■ **Etkinlik 1**
Aşağıdaki (a), (b) ve (c) ifadelerinin Yiğit Bulut hakkındaki metinle uyuşup uyuşmadığını evet ya da hayır diye belirtin ve her birinde kararı veren metin sözlerini aynen aktarın. (a) Yiğit Bulut'un Hakkı Bulut ile ilgisi vardır. (b) Yiğit Bulut, Namık Kemal Zeybek'in eski damadıdır. (c) Yiğit Bulut yalnızca piyasacıdır.
■ **Etkinlik 2**
Yiğit Bulut hakkındaki metnin ilk cümlesinde iktidarı elinde tuttuğu söylenen şeylerin hepsini sıralayın.

■ **Okuma metni**
########
Vasatın, cahilliğin, alışveriş merkezlerinin, rantın iktidarında normal... Muhtemelen önümüzdeki yıllarda başbakan danışmanı. Küçük enişte. Sadrazam.
Hakkı Bulut ile ilgisi yok, Yiğit Bulut başlıca bir mevzu. Tuhaf milliyetçi. Saçlar iyi taranır, silme jöle. Elden bir şey gelmez, parıldar ekranda. Ülkelerin sadece ithalatla büyüdüğünü sanır, ekonomist. Hem devletçi hem piyasacı. Namık Kemal Zeybek’in eski damadı. Adnan Hocacıları televizyona çıkarıp evrim karşıtı program yapar. Evrimle ilgili çok derdi var. 'Evrime İnananlara İnanmıyorum' başlıklı eğlenceli yazılar; hem de bunları büyük ciddiyetle yazar.
########
■ **Verilen malzeme**
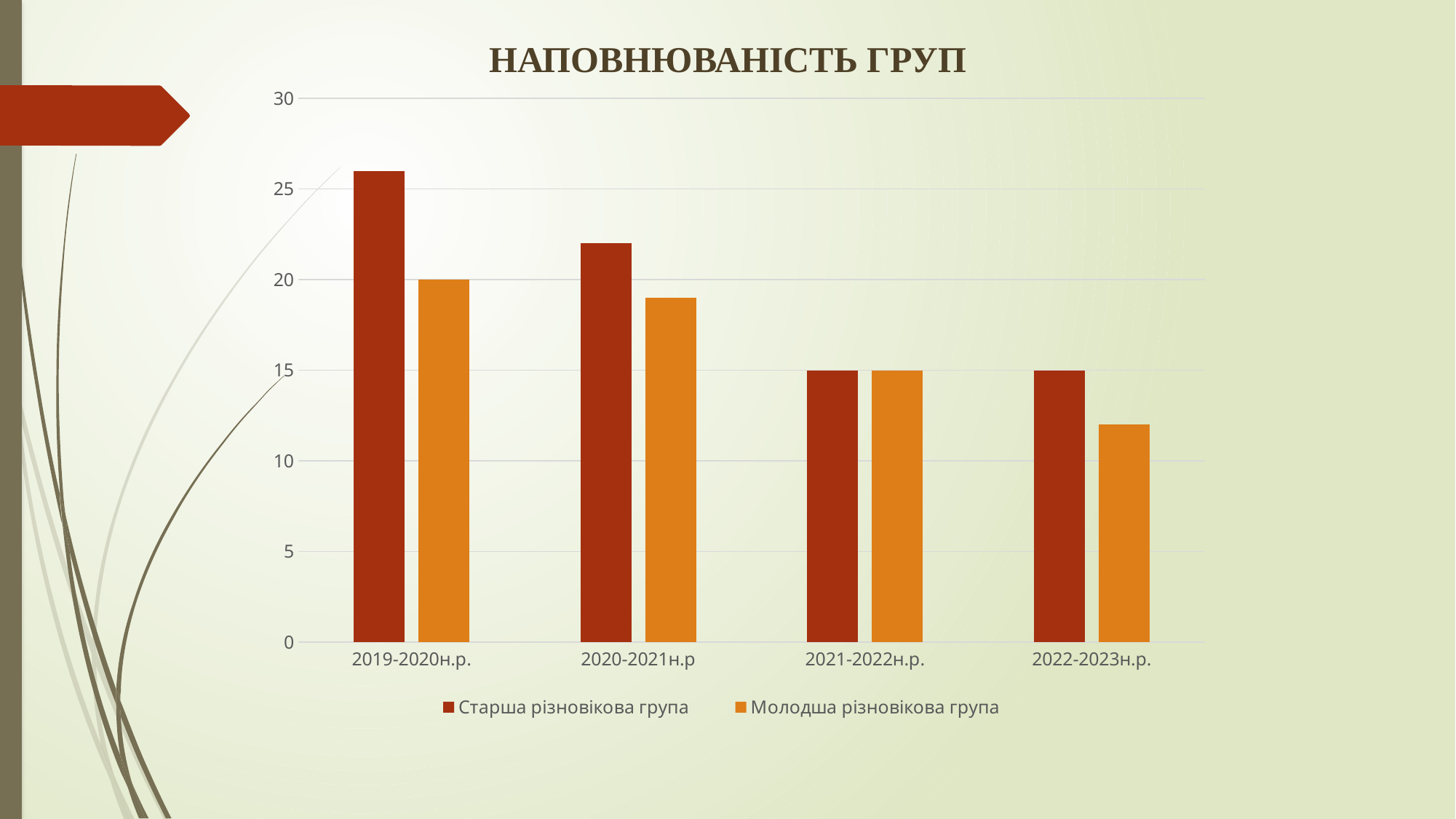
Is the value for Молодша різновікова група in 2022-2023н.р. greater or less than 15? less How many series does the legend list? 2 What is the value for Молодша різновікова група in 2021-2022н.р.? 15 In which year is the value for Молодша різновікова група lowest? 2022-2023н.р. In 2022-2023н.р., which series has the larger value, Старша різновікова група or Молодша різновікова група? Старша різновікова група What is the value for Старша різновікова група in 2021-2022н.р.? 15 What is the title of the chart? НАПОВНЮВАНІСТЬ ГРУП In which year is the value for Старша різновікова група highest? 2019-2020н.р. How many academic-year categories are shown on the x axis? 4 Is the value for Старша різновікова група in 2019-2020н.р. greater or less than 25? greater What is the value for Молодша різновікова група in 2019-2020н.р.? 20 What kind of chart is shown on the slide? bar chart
########
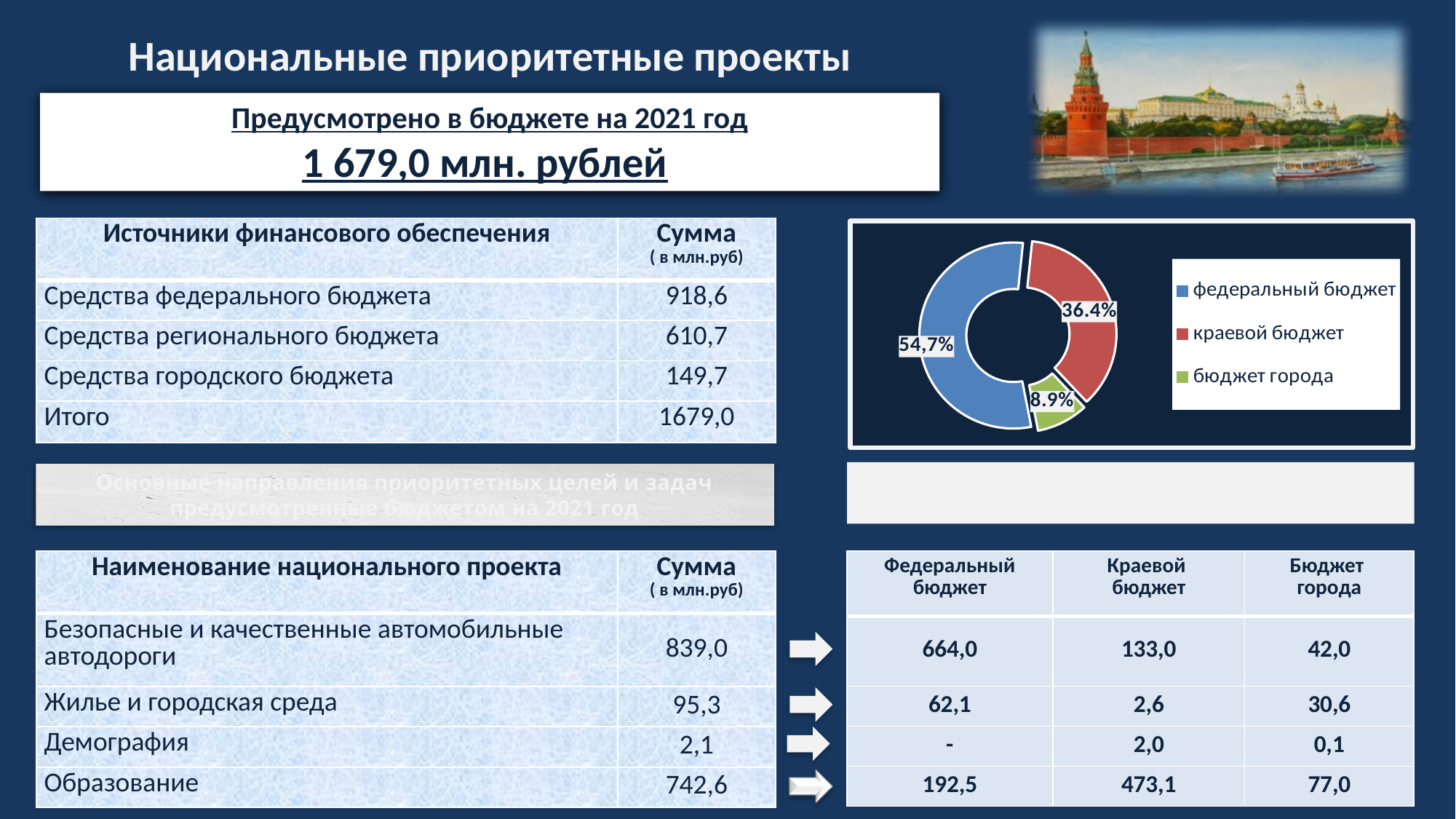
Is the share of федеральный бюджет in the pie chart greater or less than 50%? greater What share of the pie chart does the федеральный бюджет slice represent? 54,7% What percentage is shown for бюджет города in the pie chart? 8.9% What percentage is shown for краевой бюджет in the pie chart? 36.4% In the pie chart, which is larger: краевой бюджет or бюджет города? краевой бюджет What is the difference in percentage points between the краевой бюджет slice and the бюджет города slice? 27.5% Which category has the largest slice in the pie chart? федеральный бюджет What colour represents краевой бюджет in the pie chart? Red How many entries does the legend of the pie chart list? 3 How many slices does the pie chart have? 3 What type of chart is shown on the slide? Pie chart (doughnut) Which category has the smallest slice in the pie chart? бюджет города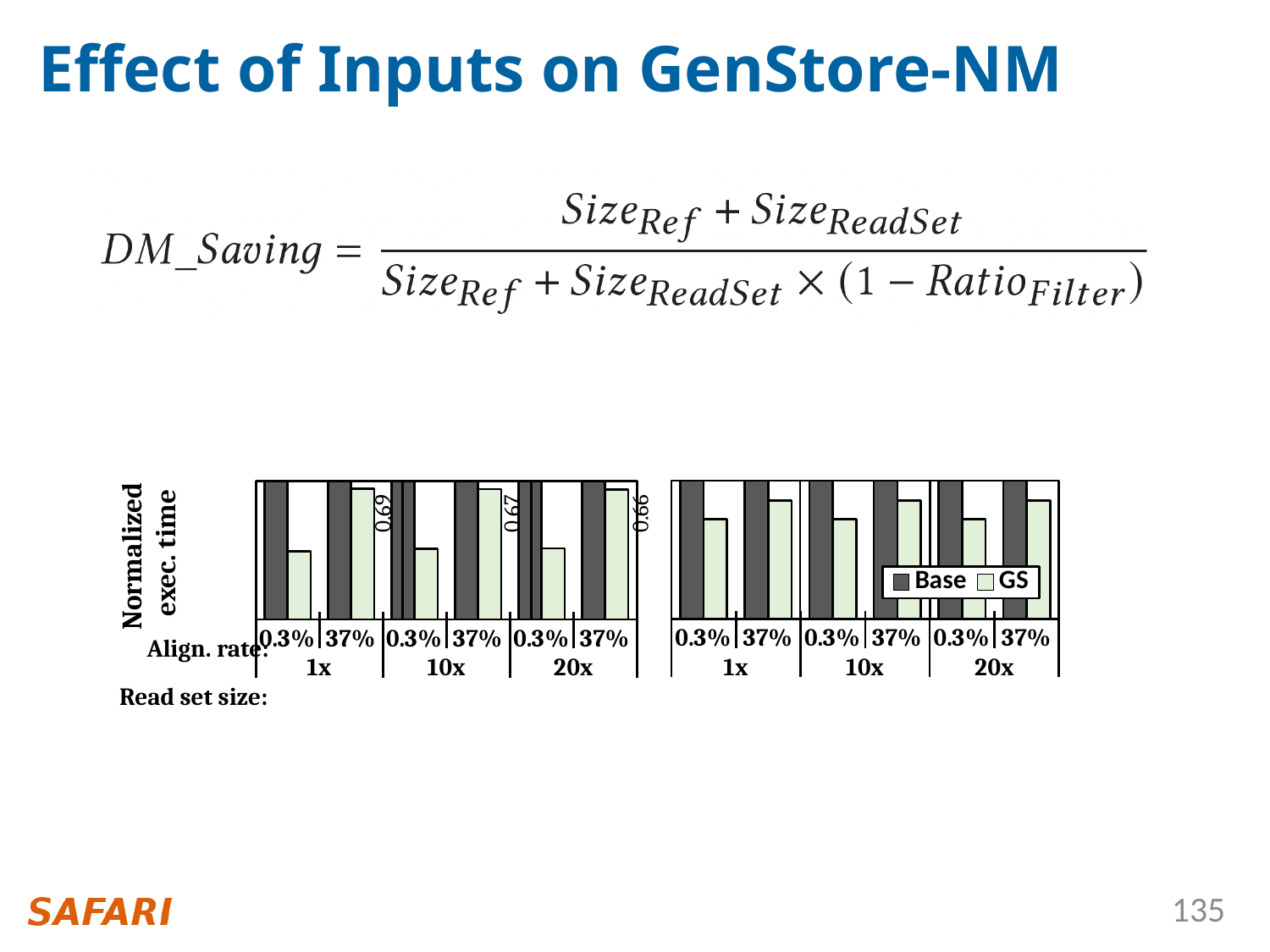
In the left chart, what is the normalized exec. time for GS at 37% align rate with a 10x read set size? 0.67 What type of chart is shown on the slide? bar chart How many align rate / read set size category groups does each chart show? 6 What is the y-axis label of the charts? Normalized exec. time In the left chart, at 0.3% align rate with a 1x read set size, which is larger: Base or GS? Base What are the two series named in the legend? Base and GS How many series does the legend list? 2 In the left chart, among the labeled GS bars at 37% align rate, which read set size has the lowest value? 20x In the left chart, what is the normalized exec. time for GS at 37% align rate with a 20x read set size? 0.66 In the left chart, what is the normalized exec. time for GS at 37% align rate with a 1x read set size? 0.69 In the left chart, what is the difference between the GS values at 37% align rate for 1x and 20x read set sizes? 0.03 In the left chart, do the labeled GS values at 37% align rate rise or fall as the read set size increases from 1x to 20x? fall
########
■ **Görev yanıtı 1**
(a) Hayır: "Hakkı Bulut ile ilgisi yok"
(b) Evet: "Namık Kemal Zeybek’in eski damadı."
(c) Hayır: "Hem devletçi hem piyasacı."

■ **Görev yanıtı 2**
Vasat, cahillik, alışveriş merkezleri, rant